Le Voyage en Orient by Hermann Hesse

Le Voyage en Orient by Hermann Hesse

Auteur:Hermann Hesse [Hesse, Hermann]
La langue: fra
Format: epub
Tags: 2016-12-11T20:17:51.233000+01:00
Publié: 2014-03-19T23:00:00+00:00


IV

Aujourd’hui, tout a changé de nouveau, et je ne sais pas encore si mon affaire en est plus ou moins avancée, mais il m’est arrivé une chose que je n’aurais jamais attendue… mais, est-ce que je ne l’attendais pas malgré tout, est-ce que je ne l’avais pas pressentie, espérée, et redoutée tout autant ? Oui, je dois bien en convenir. Mais cela n’en reste pas moins merveilleux et assez invraisemblable.

J’étais passé maintes fois, vingt fois peut-être ou davantage, dans la rue des Cordiers, aux heures qui me semblaient favorables, et m’étais souvent attardé devant le n° 69 a, me disant toujours, les dernières fois : « J’essaie encore un coup, et s’il n’y a rien, je ne reviens plus. » Mais je revenais toujours, et avant-hier soir mon vœu s’est réalisé. Et de quelle façon !

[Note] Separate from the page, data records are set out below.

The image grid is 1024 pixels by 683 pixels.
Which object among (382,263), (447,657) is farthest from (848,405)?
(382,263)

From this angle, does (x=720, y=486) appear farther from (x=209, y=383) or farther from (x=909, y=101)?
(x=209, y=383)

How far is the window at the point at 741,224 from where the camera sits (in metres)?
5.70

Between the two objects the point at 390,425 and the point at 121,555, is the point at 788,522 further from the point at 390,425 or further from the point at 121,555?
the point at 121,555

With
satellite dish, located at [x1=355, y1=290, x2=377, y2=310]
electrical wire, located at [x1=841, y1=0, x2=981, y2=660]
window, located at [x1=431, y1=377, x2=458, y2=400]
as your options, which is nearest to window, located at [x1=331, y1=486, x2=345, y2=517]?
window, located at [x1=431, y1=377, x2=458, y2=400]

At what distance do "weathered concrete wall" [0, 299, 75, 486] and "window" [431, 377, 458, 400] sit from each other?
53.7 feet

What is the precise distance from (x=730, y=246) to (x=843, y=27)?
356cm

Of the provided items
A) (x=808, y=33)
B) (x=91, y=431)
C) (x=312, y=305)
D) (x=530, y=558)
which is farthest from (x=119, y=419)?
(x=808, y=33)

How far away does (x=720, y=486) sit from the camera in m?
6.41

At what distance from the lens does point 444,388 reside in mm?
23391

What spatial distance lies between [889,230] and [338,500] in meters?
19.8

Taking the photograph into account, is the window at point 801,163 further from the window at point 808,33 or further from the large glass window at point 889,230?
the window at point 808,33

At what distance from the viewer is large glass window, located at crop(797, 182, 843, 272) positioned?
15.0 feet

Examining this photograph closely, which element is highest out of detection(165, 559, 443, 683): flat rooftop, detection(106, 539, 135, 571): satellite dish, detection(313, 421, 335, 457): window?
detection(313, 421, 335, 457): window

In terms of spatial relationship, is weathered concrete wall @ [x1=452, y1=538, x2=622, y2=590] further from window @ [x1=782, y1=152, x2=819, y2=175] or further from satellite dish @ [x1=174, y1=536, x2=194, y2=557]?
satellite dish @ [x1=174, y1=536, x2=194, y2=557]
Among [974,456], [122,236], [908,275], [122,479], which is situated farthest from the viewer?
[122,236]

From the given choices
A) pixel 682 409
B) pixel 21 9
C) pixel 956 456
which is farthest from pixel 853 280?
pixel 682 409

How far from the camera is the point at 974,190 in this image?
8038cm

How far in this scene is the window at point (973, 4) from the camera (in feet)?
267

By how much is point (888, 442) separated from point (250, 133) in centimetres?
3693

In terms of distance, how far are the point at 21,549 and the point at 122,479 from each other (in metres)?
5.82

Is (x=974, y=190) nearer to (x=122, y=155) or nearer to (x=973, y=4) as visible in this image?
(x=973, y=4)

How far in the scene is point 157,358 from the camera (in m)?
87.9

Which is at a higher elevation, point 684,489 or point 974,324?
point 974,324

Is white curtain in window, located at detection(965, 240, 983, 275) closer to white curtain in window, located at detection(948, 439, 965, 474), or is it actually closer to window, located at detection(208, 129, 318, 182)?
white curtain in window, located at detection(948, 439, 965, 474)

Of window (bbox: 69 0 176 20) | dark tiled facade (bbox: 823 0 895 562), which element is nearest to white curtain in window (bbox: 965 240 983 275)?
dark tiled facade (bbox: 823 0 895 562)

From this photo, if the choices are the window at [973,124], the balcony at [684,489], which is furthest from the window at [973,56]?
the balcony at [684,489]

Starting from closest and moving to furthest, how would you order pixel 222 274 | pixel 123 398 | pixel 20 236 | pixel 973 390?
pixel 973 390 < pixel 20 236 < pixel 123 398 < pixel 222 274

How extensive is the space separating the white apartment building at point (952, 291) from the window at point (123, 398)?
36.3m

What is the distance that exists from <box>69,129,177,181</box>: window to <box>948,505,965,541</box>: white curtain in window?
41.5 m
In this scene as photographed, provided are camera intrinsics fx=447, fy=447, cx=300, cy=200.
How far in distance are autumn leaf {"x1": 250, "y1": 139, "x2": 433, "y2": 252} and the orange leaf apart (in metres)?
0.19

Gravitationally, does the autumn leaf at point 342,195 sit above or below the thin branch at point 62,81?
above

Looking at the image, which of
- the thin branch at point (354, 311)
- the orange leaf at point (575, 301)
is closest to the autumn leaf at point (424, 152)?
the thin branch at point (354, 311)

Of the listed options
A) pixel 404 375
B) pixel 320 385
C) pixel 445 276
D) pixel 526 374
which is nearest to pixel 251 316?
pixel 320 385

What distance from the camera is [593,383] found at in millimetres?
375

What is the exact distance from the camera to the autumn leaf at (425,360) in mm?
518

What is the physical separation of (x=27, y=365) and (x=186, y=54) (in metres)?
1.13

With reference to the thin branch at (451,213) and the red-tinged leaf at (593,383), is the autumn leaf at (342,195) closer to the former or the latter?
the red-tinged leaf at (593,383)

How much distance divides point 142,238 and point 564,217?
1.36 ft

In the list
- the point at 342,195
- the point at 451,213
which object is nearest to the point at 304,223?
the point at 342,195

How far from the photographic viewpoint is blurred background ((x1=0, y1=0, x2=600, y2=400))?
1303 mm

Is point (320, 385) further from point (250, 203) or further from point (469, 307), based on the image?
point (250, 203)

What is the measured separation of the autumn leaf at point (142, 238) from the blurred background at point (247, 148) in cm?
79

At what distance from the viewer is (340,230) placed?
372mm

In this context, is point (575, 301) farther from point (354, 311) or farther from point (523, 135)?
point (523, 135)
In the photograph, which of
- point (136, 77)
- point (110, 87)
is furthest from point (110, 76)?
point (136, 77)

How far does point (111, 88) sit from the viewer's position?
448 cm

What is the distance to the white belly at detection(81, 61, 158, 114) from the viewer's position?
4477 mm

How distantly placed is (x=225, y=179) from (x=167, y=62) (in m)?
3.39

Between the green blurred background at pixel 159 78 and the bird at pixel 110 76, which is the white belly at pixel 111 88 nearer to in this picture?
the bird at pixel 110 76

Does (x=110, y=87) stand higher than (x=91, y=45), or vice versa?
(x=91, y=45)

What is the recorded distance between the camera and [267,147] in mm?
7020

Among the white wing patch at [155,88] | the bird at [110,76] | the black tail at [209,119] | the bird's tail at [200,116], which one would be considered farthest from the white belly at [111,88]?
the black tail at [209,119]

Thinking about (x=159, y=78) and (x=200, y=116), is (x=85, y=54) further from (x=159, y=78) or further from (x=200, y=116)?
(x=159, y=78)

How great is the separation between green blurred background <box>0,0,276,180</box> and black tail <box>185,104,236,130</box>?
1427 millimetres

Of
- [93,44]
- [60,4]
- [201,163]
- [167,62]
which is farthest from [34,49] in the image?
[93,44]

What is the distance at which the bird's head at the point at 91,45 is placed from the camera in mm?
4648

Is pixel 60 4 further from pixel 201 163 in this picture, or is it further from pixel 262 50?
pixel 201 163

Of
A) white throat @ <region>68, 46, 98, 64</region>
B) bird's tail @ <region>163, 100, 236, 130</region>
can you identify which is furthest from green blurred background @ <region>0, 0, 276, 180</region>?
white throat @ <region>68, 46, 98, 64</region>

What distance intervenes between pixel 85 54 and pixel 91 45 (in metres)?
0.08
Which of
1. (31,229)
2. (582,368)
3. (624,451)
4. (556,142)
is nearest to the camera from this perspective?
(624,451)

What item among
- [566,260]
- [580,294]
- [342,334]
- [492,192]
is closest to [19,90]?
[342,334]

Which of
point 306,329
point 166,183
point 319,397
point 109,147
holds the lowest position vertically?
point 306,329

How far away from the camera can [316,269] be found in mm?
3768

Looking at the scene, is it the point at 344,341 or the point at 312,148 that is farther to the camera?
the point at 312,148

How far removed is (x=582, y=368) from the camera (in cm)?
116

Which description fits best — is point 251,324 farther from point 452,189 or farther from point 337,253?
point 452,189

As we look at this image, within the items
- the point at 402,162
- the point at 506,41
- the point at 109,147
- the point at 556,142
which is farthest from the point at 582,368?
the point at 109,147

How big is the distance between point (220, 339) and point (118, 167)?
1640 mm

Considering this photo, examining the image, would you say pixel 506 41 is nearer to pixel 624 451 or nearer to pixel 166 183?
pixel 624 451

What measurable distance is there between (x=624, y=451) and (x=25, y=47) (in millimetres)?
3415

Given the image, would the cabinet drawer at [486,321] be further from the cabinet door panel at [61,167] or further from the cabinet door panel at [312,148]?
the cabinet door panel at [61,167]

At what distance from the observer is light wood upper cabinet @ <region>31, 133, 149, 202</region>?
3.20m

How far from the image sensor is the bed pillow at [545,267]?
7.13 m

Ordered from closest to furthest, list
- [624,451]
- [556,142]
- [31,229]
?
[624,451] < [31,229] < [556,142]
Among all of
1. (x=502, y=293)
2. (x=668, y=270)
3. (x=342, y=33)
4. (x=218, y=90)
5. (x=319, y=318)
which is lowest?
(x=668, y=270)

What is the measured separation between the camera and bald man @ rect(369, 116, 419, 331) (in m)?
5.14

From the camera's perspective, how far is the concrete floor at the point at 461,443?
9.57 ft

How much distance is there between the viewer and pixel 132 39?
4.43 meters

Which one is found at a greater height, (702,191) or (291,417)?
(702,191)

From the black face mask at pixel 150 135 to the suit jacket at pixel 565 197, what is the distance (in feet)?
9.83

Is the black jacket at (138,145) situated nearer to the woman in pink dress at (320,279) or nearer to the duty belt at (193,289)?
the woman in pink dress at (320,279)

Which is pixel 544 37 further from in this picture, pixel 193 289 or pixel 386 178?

Tandis que j’approchais de la maison, dont je connaissais déjà chaque lézarde d’un crépi vert-de-gris, j’entendis, venant de l’une des fenêtres supérieures, les sons d’une petite chanson ou d’une danse, d’une romance populaire, sifflée par quelqu’un. Je ne savais rien encore, mais je tendis l’oreille, ces sons me rappelaient quelque chose, et un souvenir obscur tenta de s’éveiller dans ma mémoire. C’était une musique banale, dont les sons qui sortaient des lèvres du siffleur étaient merveilleusement doux, d’un charme léger, d’une pureté extraordinaire, naïfs et agréables à l’oreille comme un chant d’oiseau. Je m’arrêtai pour écouter, à la fois charmé et étrangement oppressé tout au fond de moi-même, mais sans former aucune idée particulière. Ou du moins, si j’en avais une, c’est que, seul, un homme heureux et très digne d’être aimé était capable de siffler ainsi. Plusieurs minutes, je restai dans la rue, captivé, et j’écoutai. Un vieil homme passa, avec un visage affaissé de malade ; me voyant immobile, il écouta, lui aussi, un instant seulement, puis, continuant sa route, il me sourit d’un air d’assentiment ; son beau regard perspicace de vieillard semblait dire : « Reste là, mon garçon, on n’entend pas siffler ainsi tous les jours. » Le regard du vieillard avait illuminé mon cœur, je m’attristai de le voir partir. Mais en même temps, à cette seconde précise, je compris que cet air comblait tous mes vœux.

Il faisait déjà sombre, mais aucune fenêtre n’était encore éclairée. La mélodie aux variations naïves avait pris fin, le silence se fit. « À présent, il va allumer », pensai-je, mais tout demeurait obscur. Et soudain j’entendis là-haut le bruit d’une porte, et je perçus aussi des pas dans l’escalier ; la porte d’entrée s’ouvrit doucement, quelqu’un sortit, et sa démarche était de la même nature que sa façon de siffler : légère, dansante, mais sans abandon, juvénile et pleine de santé. C’était un homme de taille moyenne et très mince, la tête nue, et maintenant mon intuition le reconnaissait avec certitude : c’était Léo, pas seulement le Léo du livre d’adresses, c’était Léo lui-même, notre cher compagnon de voyage, le serviteur Léo, celui dont la disparition, voilà dix ans ou plus, nous avait causé tant de tristesse et de souci.